Munich Re estimates the total insured catastrophe losses for the year at $44 billion with economic losses at over $145 billion. Swiss Re puts the insured losses at $49 billion, including $3 billion in man-made losses, more than half of which was due to large fires and explosions. Financial losses were estimated at $123 billion.

The worst disaster in terms of loss of life, the Indian Ocean tsunami in December which killed nearly 300,000 people resulted in insured losses of around $5 billion with economic losses of about $14 billion.

US property-casualty insurers paid a record $27.3 billion for insured property losses to homeowners and businesses from 22 catastrophic events in 2004, surpassing even losses from 2001 which included the September 11 attack, according to estimates by ISO's Property Claim Services (PCS) unit. The average cost of an event resulting in more than $25 million in claims was $1.26 billion - twice that for other years in the past decade.

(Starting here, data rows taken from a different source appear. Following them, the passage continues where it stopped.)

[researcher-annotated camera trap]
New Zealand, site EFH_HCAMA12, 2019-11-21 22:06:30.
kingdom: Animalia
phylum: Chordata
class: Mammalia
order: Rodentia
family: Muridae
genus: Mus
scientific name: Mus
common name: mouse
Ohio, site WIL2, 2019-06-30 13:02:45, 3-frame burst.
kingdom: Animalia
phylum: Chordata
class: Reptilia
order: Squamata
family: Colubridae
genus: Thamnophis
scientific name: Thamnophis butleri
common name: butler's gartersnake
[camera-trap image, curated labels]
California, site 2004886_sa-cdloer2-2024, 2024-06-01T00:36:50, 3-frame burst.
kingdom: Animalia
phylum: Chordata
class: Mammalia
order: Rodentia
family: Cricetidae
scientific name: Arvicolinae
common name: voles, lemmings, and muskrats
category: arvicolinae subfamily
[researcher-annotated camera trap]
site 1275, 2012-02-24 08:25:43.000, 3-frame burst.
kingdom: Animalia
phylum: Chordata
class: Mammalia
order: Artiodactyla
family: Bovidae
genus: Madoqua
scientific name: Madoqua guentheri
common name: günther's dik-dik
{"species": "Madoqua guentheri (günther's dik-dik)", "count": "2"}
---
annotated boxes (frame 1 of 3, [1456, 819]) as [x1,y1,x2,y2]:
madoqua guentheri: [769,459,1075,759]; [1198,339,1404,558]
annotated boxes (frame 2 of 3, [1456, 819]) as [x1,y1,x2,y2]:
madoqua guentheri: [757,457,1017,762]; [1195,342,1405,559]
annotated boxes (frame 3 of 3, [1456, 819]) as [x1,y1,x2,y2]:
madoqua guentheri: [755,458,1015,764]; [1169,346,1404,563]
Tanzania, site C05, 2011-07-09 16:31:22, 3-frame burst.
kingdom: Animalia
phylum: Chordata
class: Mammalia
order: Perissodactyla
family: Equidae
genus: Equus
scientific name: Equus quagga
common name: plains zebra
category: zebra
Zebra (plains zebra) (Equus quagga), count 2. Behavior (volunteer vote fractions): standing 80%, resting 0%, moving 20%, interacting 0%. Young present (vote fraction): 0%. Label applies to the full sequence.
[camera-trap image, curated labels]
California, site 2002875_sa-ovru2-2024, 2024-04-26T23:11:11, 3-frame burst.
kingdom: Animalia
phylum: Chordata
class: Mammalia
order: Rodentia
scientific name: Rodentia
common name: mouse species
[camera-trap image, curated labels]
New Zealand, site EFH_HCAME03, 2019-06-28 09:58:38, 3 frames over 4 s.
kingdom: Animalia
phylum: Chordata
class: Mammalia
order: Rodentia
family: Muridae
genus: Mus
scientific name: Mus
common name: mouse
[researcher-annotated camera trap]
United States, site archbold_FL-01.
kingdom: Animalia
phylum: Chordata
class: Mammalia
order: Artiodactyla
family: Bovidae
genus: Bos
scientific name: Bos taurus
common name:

Over 80% of the insured losses were from the five hurricanes that made landfall in the United States along the Atlantic and Gulf coasts. Florida suffered the highest insured losses at $18.8 billion, all from the four third-quarter hurricanes - Charley, Frances, Ivan and Jeanne. Alabama followed at $1.8 billion, Colorado and Pennsylvania each at $715 million, and Georgia at $660 million.

- The US government Minerals Management Service (MMS) reported that Hurricane Ivan in September 2004 destroyed seven oil platforms in the Gulf of Mexico and caused significant damage to 24 others, 16 of which remained off production in February 2005 when oil prices were at a record high. The storm also damaged numerous pipelines. The shut-in oil production in February was equivalent to 7.42% of daily production of oil in the Gulf of Mexico, or approximately 1.7 million barrels of oil per day, according to the MMS.

- The year also saw a number of man-made catastrophes. Globally, among the most serious were the explosion at the Skikda petrochemical plant in Algeria in January, the roof collapse at an indoor swimming pool in Moscow in February, the Madrid train bomb in March, the partial collapse of a terminal at Charles de Gaulle airport in Paris and a fireworks factory explosion in Kolding, Denmark, in November.

An accident on a motorway bridge near Cologne in Germany in August when a car was involved in a collision with a fully loaded road tanker, which plunged off the bridge, killing the driver and badly damaging the bridge, is responsible for losses estimated at 33 million euros.